Река времени — одна, но течёт она для каждого по-разному. Ломоносов трудился с утра до вечера, проверял и перепроверял найденное. Не давал себе ни минуты покоя, лихорадочно отыскивал изъяны в своих опытах и рассуждениях. И вновь убеждался, что всё верно: если ничего ниоткуда не прибывало, то и исчезнуть никуда не могло. При любой реакции веса всех составляющих и общий их вес не изменялись. Пробовал разные вещества и разные условия, сам себе строил ловушки, снова переделывал ранее сделанное. Замысливал новые опыты, делал их, и на всё это времени никак не хватало. Мчалось оно для Ломоносова быстро, неудержимо; жадно хватая новое, стремясь понять и переварить узнанное, в работе не видел дней, не замечал месяцев.

Но по-прежнему неспешно, вразвалочку шло время для всей великой Руси. Взбаламученная, поднятая Петром на дыбы, держава успокаивалась, жизнь потихоньку сползала к старым устоям, всё стремилось вернуться к прежнему, дедовскому укладу. И хоть полностью это было и невозможно, рамки жизни расширились, и новые персоны в ней фигурировали и в новых костюмах, всё же общий тон картины тёмной, немного сонной, неповоротливой и неторопливо шевелящейся жизни не изменился.

Вновь стали ценить благолепие, тишину и неспешность. Поговаривали, хотя и осторожно, даже о том, что невредно было бы восстановить упразднённое Петром церковное патриаршество. Тем более что Елизавета была набожна, строго блюла православие, и с годами это её рвение только возрастало.

Дворцовая церковь Елизаветы блистала богатством и великолепием. Червонным золотом пылали оклады величественного иконостаса, отражая переливчатый свет множества свечей в витых серебряных подсвечниках чудесной работы. Тёмные лики святых глядели на разодетых придворных талантов неистовыми глазами. Искусные художники расписали стены и потолки, всё умилительно, по православному чину.

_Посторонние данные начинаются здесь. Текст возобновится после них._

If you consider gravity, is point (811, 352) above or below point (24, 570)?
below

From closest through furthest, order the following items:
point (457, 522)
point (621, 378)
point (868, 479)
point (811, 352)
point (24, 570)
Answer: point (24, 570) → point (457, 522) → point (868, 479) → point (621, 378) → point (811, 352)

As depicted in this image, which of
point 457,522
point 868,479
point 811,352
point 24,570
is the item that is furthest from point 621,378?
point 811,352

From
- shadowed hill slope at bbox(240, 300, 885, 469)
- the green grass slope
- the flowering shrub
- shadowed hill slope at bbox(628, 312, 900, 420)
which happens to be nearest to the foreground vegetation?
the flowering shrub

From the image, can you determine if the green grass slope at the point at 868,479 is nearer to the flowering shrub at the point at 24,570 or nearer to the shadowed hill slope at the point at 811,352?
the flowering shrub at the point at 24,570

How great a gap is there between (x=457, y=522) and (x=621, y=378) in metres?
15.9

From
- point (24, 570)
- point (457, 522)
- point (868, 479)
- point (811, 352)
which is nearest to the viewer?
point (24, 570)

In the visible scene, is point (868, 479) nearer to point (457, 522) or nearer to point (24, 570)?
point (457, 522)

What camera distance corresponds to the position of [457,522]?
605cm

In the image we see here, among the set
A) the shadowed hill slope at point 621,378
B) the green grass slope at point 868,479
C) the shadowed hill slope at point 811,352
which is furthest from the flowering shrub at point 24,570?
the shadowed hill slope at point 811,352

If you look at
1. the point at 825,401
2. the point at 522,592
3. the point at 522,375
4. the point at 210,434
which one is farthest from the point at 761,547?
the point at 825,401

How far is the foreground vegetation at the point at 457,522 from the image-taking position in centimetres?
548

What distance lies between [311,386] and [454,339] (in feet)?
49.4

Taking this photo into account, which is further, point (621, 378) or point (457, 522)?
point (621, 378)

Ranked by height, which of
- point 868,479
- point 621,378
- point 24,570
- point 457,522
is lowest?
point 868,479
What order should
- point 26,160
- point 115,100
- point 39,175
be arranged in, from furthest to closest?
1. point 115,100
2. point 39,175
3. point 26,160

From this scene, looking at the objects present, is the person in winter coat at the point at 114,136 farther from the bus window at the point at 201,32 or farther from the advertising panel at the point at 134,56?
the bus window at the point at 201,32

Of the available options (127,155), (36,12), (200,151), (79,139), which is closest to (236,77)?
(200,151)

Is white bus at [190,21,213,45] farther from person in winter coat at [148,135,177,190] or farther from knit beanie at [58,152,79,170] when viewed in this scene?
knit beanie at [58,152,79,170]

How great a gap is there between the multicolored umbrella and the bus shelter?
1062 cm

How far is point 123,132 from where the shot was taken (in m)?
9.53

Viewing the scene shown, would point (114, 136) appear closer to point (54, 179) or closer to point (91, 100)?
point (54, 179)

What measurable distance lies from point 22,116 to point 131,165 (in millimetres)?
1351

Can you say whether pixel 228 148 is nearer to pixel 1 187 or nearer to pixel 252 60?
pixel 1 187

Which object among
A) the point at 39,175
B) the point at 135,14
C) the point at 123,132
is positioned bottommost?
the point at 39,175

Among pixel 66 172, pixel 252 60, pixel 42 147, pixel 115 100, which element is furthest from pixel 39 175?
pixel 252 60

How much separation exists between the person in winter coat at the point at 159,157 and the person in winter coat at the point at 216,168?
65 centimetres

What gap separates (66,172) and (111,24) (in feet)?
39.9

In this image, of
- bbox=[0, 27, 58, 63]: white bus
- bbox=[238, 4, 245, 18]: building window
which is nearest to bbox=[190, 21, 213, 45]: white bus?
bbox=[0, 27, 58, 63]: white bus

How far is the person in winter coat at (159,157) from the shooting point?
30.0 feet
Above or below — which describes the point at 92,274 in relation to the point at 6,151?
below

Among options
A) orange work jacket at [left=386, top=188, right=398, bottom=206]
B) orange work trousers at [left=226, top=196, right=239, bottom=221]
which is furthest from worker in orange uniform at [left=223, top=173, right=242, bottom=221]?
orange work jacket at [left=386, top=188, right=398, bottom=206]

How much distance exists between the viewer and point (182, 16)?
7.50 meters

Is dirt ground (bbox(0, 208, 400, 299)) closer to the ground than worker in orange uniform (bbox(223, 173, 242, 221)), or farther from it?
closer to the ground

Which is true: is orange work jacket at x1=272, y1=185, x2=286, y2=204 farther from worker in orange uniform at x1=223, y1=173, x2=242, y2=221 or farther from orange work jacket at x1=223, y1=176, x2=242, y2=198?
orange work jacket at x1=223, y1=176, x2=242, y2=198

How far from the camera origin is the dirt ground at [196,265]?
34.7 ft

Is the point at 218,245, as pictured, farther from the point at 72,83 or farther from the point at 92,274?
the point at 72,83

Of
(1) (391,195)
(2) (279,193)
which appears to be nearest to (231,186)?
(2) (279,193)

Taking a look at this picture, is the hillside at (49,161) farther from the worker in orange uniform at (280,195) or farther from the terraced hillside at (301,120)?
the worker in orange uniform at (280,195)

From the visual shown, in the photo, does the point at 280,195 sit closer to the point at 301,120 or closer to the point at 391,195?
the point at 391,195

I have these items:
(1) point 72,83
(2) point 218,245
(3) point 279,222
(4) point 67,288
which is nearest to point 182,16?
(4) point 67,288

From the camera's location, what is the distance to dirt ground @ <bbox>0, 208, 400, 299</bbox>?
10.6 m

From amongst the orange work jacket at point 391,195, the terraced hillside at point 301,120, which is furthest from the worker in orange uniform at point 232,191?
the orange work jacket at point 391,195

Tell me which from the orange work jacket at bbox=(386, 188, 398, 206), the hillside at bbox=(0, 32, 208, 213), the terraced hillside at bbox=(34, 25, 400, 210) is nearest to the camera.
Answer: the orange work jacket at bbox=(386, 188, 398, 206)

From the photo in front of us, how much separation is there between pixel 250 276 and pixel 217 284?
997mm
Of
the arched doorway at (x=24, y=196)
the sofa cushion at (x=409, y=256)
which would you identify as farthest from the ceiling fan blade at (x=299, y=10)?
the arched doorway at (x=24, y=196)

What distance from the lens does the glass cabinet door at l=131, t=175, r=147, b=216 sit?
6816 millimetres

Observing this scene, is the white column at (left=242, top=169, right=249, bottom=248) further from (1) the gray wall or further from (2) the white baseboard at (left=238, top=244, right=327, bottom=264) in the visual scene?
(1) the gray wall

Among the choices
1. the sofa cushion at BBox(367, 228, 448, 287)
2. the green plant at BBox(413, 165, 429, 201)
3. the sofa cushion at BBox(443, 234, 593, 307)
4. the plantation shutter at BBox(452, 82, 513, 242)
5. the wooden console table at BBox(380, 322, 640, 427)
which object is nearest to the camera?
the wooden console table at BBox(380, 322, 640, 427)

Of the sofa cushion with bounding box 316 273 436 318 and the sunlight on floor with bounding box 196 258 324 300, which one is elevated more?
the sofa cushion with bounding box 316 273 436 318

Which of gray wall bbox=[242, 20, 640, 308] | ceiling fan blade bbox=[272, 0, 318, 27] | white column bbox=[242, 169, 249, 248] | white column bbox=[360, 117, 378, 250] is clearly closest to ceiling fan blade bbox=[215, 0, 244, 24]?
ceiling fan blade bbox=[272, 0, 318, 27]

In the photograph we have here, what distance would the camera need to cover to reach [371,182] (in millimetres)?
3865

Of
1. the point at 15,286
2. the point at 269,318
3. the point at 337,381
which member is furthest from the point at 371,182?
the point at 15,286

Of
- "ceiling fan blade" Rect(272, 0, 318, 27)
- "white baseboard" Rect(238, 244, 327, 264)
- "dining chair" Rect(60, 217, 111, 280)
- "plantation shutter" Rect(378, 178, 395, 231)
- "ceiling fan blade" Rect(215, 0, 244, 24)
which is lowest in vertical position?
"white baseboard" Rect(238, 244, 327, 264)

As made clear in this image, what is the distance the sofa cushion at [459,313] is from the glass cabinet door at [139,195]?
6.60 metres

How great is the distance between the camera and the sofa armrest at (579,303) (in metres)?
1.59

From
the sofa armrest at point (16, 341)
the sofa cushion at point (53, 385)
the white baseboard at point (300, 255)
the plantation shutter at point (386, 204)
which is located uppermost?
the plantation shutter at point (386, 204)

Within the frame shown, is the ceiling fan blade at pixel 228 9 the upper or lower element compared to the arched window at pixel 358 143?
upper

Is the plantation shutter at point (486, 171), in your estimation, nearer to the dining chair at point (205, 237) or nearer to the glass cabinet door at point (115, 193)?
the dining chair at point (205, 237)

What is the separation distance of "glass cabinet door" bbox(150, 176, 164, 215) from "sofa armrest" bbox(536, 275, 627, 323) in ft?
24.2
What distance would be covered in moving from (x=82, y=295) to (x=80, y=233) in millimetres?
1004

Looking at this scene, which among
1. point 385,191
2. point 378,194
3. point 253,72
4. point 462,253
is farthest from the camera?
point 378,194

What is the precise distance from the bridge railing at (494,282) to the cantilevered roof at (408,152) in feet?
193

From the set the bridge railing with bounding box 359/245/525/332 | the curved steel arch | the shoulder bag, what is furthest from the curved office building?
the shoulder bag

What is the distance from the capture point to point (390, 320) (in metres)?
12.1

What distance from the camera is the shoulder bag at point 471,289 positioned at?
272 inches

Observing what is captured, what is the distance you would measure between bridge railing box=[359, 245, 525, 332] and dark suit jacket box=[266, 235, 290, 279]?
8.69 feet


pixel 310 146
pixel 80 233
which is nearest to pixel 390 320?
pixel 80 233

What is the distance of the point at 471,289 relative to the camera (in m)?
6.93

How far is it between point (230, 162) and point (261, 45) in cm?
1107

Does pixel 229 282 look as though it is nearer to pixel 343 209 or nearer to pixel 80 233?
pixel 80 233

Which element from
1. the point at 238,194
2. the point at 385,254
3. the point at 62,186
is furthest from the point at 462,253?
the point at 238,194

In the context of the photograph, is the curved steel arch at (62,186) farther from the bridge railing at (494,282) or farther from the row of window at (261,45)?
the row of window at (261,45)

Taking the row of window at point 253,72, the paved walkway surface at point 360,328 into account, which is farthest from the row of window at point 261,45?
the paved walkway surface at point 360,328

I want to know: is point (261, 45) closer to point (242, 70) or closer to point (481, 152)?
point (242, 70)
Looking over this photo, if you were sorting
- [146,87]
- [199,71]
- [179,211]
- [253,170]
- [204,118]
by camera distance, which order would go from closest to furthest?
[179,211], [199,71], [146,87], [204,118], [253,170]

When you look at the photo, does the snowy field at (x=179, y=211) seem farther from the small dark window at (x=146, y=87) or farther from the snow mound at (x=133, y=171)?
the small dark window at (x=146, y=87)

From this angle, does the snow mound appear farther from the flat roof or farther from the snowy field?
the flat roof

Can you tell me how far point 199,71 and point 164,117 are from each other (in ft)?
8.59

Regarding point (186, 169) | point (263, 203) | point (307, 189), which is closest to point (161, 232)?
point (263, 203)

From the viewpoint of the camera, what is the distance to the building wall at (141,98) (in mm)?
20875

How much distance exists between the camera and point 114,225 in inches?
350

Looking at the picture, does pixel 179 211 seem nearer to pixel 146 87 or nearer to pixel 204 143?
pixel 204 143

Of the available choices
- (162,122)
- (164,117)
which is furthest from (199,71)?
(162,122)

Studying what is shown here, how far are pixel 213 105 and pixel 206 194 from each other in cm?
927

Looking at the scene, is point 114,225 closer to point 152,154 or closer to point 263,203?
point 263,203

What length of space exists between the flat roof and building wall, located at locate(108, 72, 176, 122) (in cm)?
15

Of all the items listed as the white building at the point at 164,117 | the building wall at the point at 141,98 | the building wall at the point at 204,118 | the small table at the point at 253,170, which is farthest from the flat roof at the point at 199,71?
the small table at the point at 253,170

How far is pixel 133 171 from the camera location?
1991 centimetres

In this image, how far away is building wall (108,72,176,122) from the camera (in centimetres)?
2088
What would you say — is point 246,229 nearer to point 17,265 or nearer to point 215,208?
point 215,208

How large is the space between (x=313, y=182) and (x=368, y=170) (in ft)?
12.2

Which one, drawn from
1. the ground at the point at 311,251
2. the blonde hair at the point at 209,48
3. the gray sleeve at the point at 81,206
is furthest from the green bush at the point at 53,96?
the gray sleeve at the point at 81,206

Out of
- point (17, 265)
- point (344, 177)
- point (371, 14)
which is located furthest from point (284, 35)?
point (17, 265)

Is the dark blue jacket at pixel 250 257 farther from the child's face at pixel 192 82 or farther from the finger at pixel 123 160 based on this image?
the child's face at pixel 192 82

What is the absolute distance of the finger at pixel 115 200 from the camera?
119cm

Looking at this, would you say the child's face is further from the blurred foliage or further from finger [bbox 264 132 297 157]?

Святые и ангелы расположены пристойно, и никаких человекоподобных болванов, как то себе позволяют католики в новомодных костелях, здесь не было и быть не могло.

Императрица стояла на клиросе и пела вместе с певчими. Регент в невысоких местах мелодии указующе приглушал хор, и по церкви становился слышен несильный, но приятный голос царицы:

«...Возлюбим Бога всем сердцем своим, всей душою своей и всем помышление-е-м... да сохранит нас Господь и покроет дланью неви-и-и-димой... И ныне, и присно, и во веки веко-о-ов!»

Молодой дворцовый поп, красавец Гедеон Криновский, в голубой шёлковой рясе, из-под коей иногда выставлялась нога в изящном башмаке с тысячной бриллиантовой пряжкой, мерно помахивая кадилом, вёл службу к завершению. Отстояли заутреню, потешили императрицу — весь двор был тут, время переходить и к мирским делам.

Православные иереи богу служат безвозмездно, по велению души. Но церковь не токмо дворцовая должна выглядеть благолепно. И другие дома божьи нуждаются во вспомоществовании, и дело то и духовное и мирское, ибо целью имеет воздействовать на души мирян, кои приход составляют. И потому после службы, следуя настойчивым наставлениям епархиального начальства — отцов Дубянского[99] и Обидоносцева, Гедеон, сводя за руку с клироса расчувствованную от службы и пения императрицу и провожая её до выхода, елейным голосом внушал:

Перейти на страницу:

Все книги серии История Отечества в романах, повестях, документах

Похожие книги

Волхв
Волхв

XI век н. э. Тмутараканское княжество, этот южный форпост Руси посреди Дикого поля, со всех сторон окружено врагами – на него точат зубы и хищные хазары, и печенеги, и касоги, и варяги, и могущественная Византийская империя. Но опаснее всего внутренние распри между первыми христианами и язычниками, сохранившими верность отчей вере.И хотя после кровавого Крещения волхвы объявлены на Руси вне закона, посланцы Светлых Богов спешат на помощь князю Мстиславу Храброму, чтобы открыть ему главную тайну Велесова храма и найти дарующий Силу священный МЕЧ РУСА, обладатель которого одолеет любых врагов. Но путь к сокровенному святилищу сторожат хазарские засады и наемные убийцы, черная царьградская магия и несметные степные полчища…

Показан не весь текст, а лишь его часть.